Bij Ikea staat een
bank… Met hoezen in diverse kleuren, een vriendelijk prijsje en belangrijker
nog, hij zit lekker. Kivik heet ‘ie en ooit komt ‘ie bij mij in huis. Met een
toekomst vol onzekerheid, klamp ik me vast aan deze bank. Als de grootste ellende
voorbij is en ik andere woonruimte heb, koop ik mijn Kivik, in een nog te
bepalen grijstint.
Op lastige
momenten, sluit ik mijn ogen en zie ons zitten. Ik in het midden, met aan de linkerkant mijn jongste. Met haar duim
in haar mond luistert ze naar mij, terwijl ik haar lievelingsboek van dat moment voorlees. Ze leunt
tegen mijn ribbenkast en ik heb mijn arm om haar heen. Haar hoofd zit vaak voor
de zinnen en haren kriebelen in mijn neus. Tegen mijn rechterbeen liggen de
voeten van mijn oudste, die op haar zij ligt en met haar telefoon en oortjes in
vloggers volgt en vaak heel hard in lachen uitbarst.

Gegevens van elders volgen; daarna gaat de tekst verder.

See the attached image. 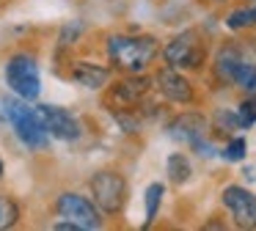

Ik vraag haar wat er zo
grappig is en zij zal antwoorden:”Gewoon.” Ik weet dan dat het geen zin heeft
door te vragen. Dat geeft ook
niet, de grappen vind ik meestal toch niet grappig. Straks zal ik haar
Frans nog even overhoren, voor wiskunde moet ze haar vader hebben.
Op die bank zal gezeten en gelegen worden. Gaan we hangen, kletsen, lachen en huilen. Er zullen
liters thee gedronken worden en liters wijn. We zullen er ruzie op maken en het
weer uitpraten. Er zal limonade overheen gaan, stift opkomen en ik zal heel boos
worden op degene die de eerste vlek maakt. Zieke meisjes met dekbedden en
knuffels zullen er liggen tot ze eigenlijk allang weer beter zijn, maar nog een
beetje doorzieken voor de gezelligheid en aandacht. We zullen er gelukkig zijn,
daar op onze grijze Kivik.
Hoe de rest van
het huis eruit komt te zien is nog een raadsel. Waar we heen gaan is nog de
vraag. Maar die bank, mijn hoop in bange dagen, gaat er komen. Het geld ligt al
klaar in een laatje. Tot die tijd gaan we soms even proefhangen.